> **Raw data**
☆ ☆ ☆ ☆

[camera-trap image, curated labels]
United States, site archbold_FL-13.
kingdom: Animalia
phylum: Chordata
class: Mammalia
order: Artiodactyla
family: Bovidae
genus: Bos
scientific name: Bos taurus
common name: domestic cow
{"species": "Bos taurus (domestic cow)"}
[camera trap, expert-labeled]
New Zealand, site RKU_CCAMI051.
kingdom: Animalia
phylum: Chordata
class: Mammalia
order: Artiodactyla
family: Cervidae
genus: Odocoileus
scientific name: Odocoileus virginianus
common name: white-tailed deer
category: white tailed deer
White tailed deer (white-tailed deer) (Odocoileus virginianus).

☆ ☆ ☆ ☆

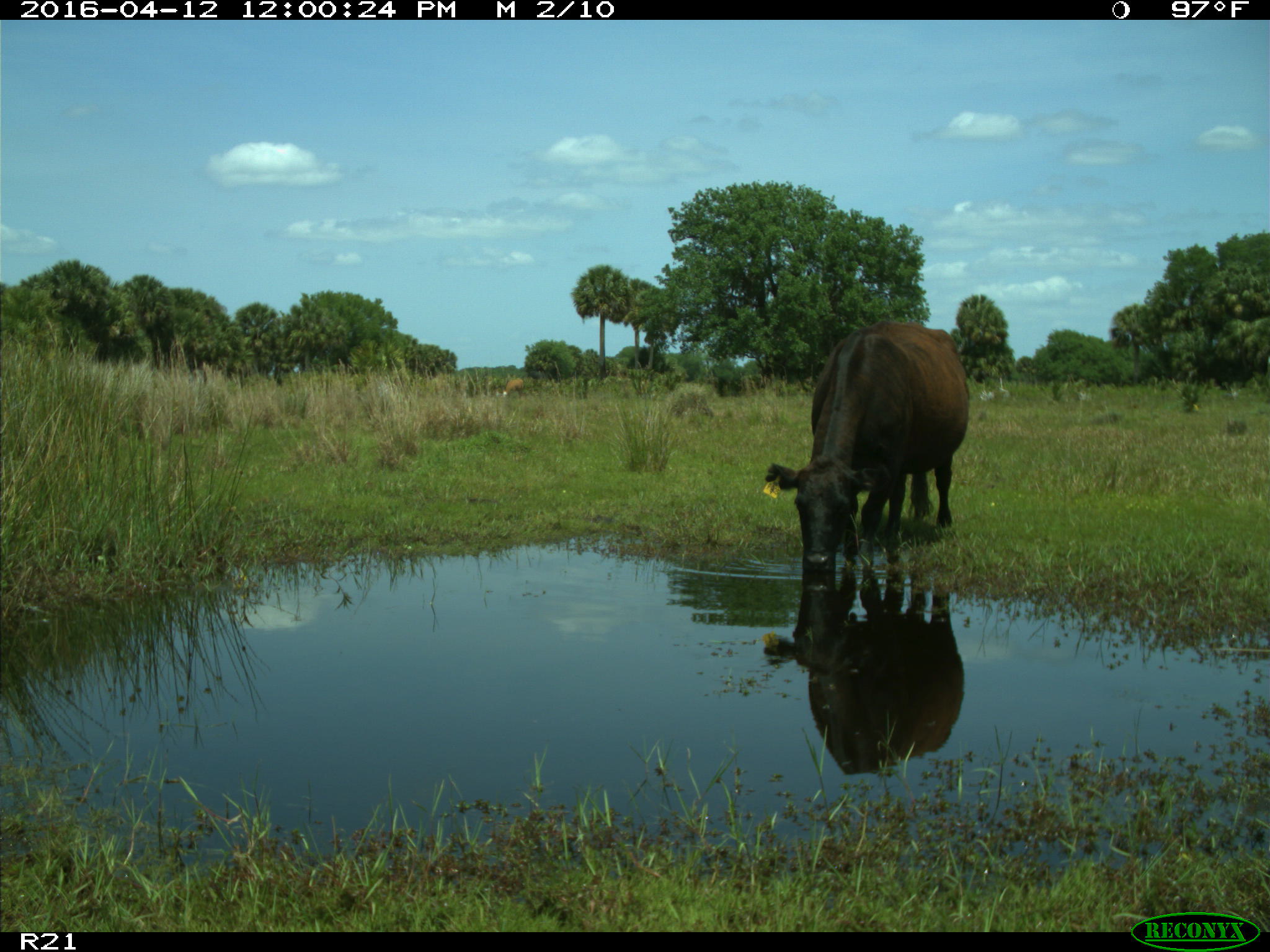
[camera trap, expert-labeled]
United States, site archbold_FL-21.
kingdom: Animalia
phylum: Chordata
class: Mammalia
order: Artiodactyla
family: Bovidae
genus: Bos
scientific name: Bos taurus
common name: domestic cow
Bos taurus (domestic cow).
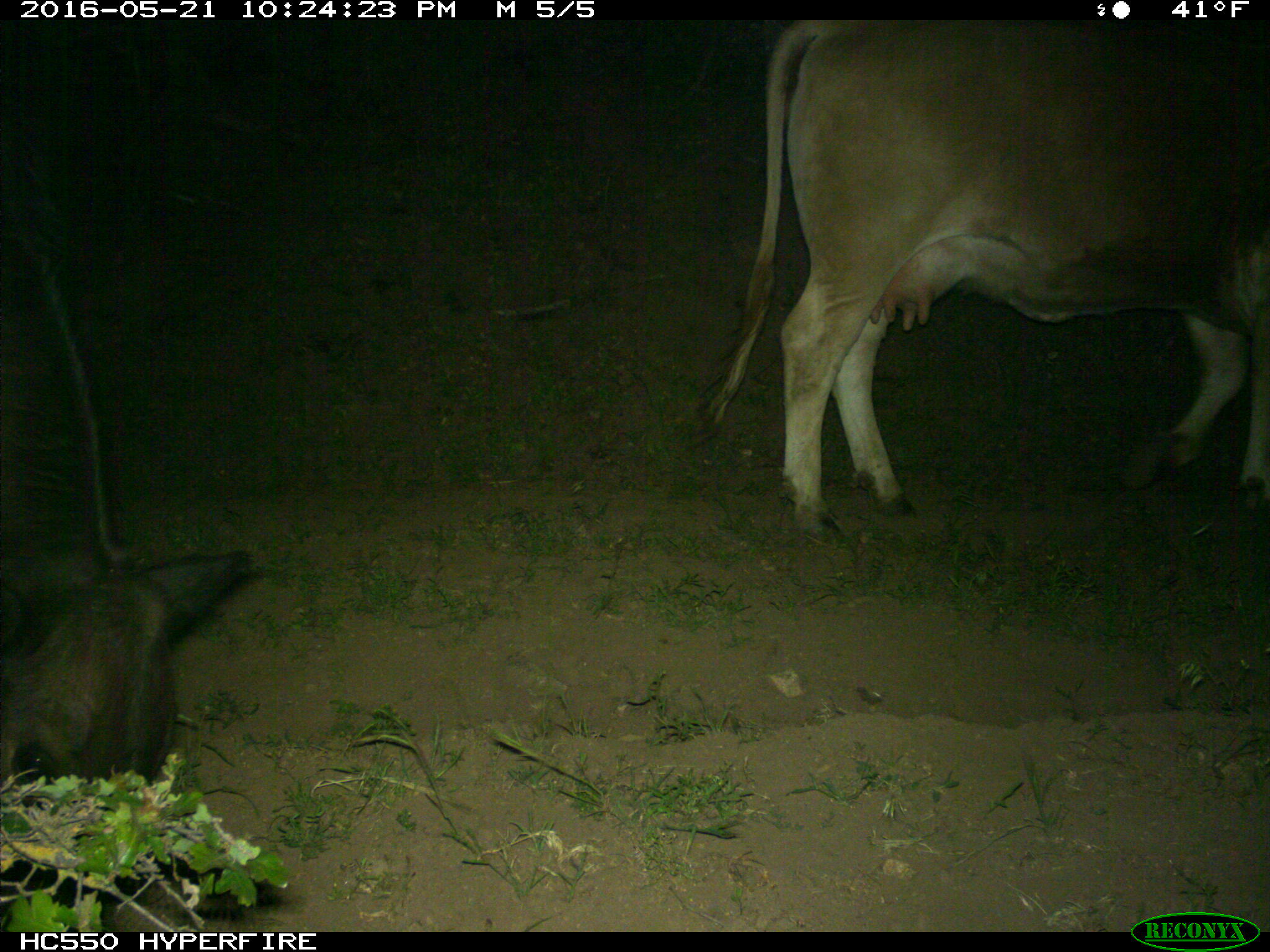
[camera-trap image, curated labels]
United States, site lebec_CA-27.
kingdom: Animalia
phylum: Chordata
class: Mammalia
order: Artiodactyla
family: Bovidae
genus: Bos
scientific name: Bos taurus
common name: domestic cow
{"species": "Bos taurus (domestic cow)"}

☆ ☆ ☆ ☆

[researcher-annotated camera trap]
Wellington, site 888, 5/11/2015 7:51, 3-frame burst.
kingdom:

☆ ☆ ☆ ☆

> **Task details**
Return each line of the material above that holds the string "States".

> **Task output**
United States, site archbold_FL-13.
United States, site archbold_FL-21.
United States, site lebec_CA-27.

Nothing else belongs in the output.